▶ OBJET DE L'EXERCICE:
D'après le texte sur la littérature inspirée par Hoedic et Houat, en quelle année le poème « Les Bretons » d'Auguste Brizeux a-t-il paru ?

▶ EXTRAIT FOURNI:
┌──

Littérature inspirée par Hoedic et Houat
Depuis le mythe de l’Atlantide de Platon et l’Odyssée d’Homère, le thème de l’île n’a cessé de nourrir l’imagination des écrivains. Ailleurs singulier qui ne se laisse pas aisément saisir, propice à la rêverie, à la méditation, à la réflexion, où la temporalité est différente, l’île est un espace de fiction idéal qui a inspiré nombre d’artistes.
Christine Hartemann - © Melvan - août 2016
Pour ce que nous en savons actuellement, Houat et Hoedic apparaissent nommément dans le champ littéraire au XIXème siècle avec Auguste Brizeux (1803-1858). Dans son long poème « Les Bretons » paru en 1845, il décrit le périple d’un jeune pâtre promis à la prêtrise dont le chemin va passer par Hoedic où la vie est rude et paisible. Le tableau poétique de ce lieu sauvage et triste est sublimé, Brizeux y dépeint des insulaires accueillants et vertueux. (1)
En 1879, « Le recteur de l’île de Houat » est une des seize légendes collectées par le breton Ernest du Laurens de la Barre (1819-1881), notaire, juge de paix, écrivain, parmi les premiers à avoir recueilli et transcrit en français les contes de sa région d’origine. Au début du XIXème siècle, le recteur de Houat est un saint homme et l’histoire qui nous est contée, se révèle aussi mouvementée qu’édifiante.
En 1888, Alphonse Daudet (1840-1897) fait paraître ses « Souvenirs d’un homme de lettres ». Il relate sa découverte de Houat après une traversée plaisante par mer calme. Il visite le village, parcourt le cimetière mais reste peu précis sur ses déambulations. Ses observations portent aussi sur les habitants, le rôle du recteur, l’organisation de la vie quotidienne, mettant en avant un côté exotique et primitif de l’insularité. (2)
Ces mêmes observations sont faites par Henry Céard (1851-1924), romancier et critique littéraire, proche de Zola jusqu’à l’affaire Dreyfus, qui publie « Terrains à vendre au bord de la mer » en 1906, ouvrage dense de 800 pages, réédité en 2000. Quelques passages montrant que l’auteur connait son sujet, sont consacrées à Houat, baptisée Kioc’h Vor. La vision de Céard, qui s’était installé à Belle-Île au début des années 1900, est toutefois pessimiste et tranche avec la plupart des autres écrivains.

└──

▶ DONNÉES DISPONIBLES:
┌──

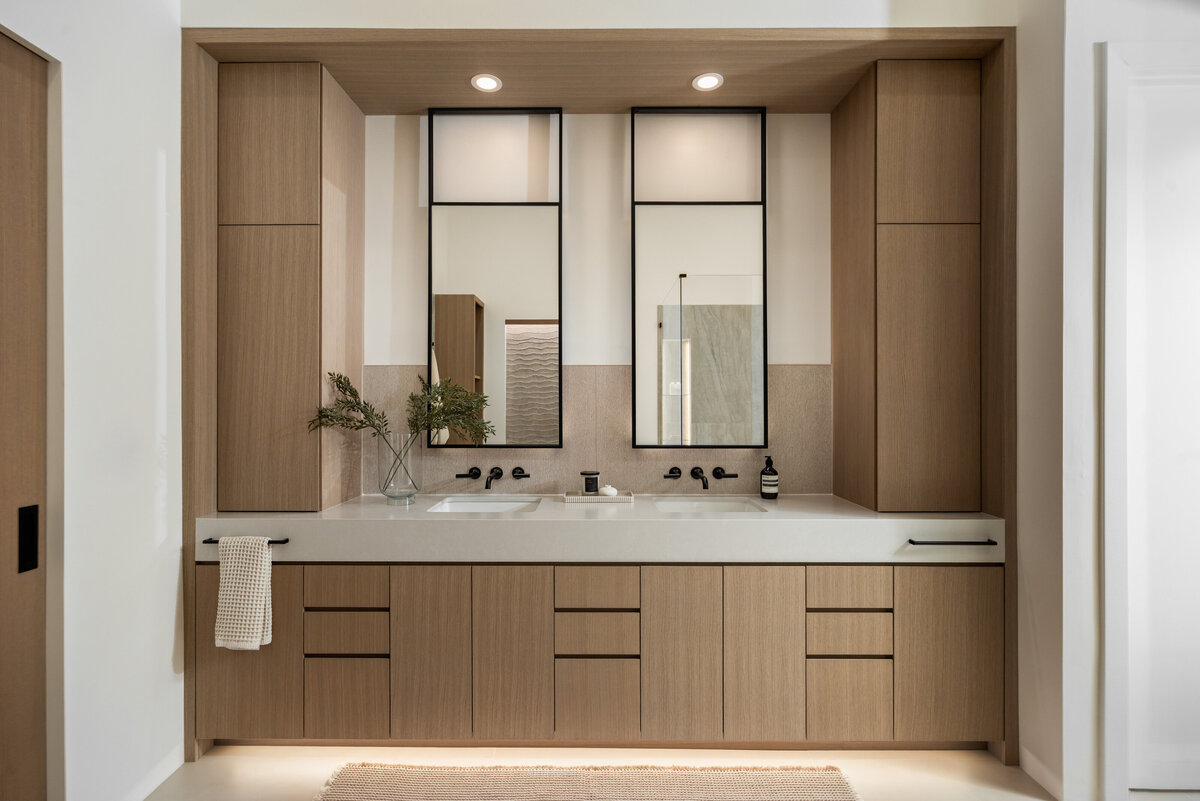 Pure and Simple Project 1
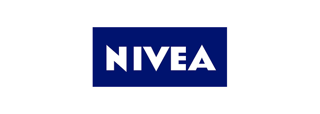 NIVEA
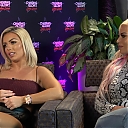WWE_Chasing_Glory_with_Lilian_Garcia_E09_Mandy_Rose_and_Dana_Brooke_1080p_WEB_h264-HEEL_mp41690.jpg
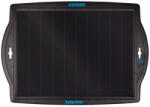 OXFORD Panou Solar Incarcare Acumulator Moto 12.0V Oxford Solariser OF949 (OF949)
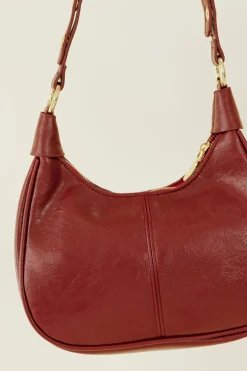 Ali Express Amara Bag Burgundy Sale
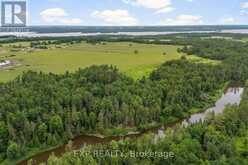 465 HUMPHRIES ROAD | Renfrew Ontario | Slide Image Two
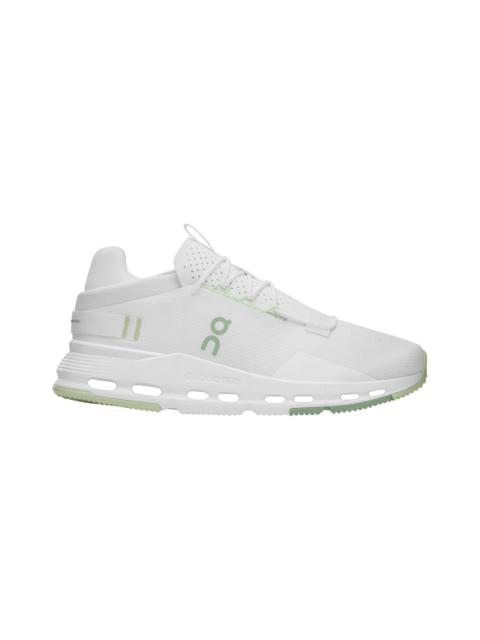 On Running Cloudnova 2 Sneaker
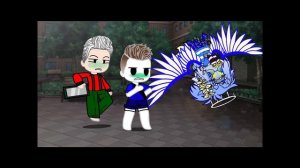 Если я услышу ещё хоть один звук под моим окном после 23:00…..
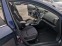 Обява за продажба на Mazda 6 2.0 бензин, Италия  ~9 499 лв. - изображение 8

└──

▶ RÉSULTAT DE L'EXERCICE:
En 1845.